Items from a data source:
------------
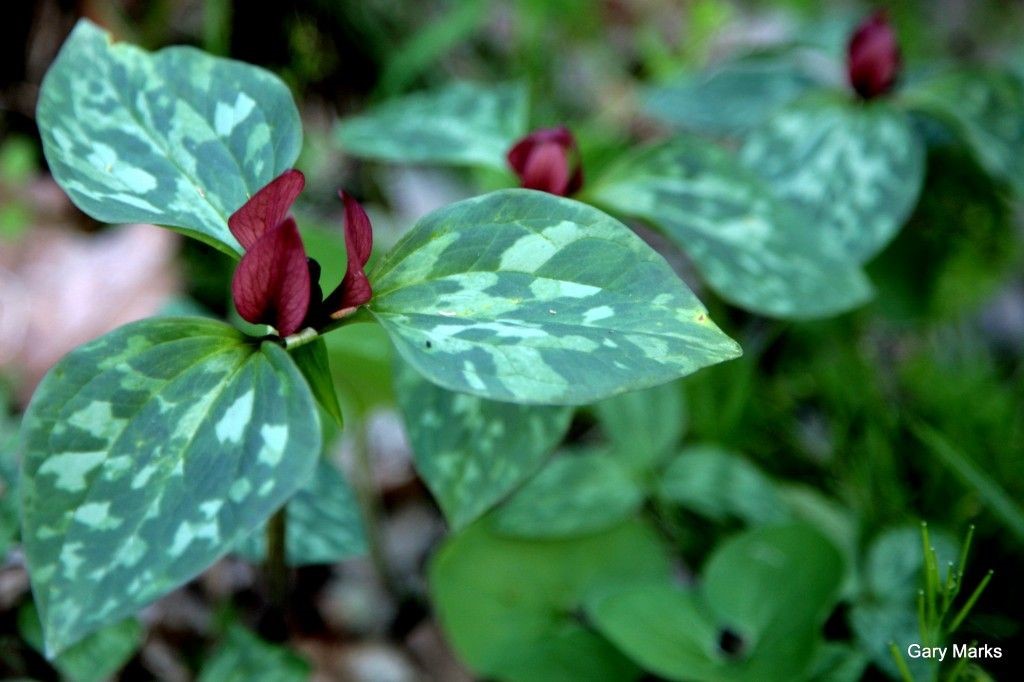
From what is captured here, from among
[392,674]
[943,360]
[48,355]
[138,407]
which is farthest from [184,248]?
------------
◆ **Exercise task**: Output all of the data exactly as it stands, minus any images.

◆ **Task result**:
From what is captured here, from among
[392,674]
[943,360]
[48,355]
[138,407]
which is farthest from [184,248]?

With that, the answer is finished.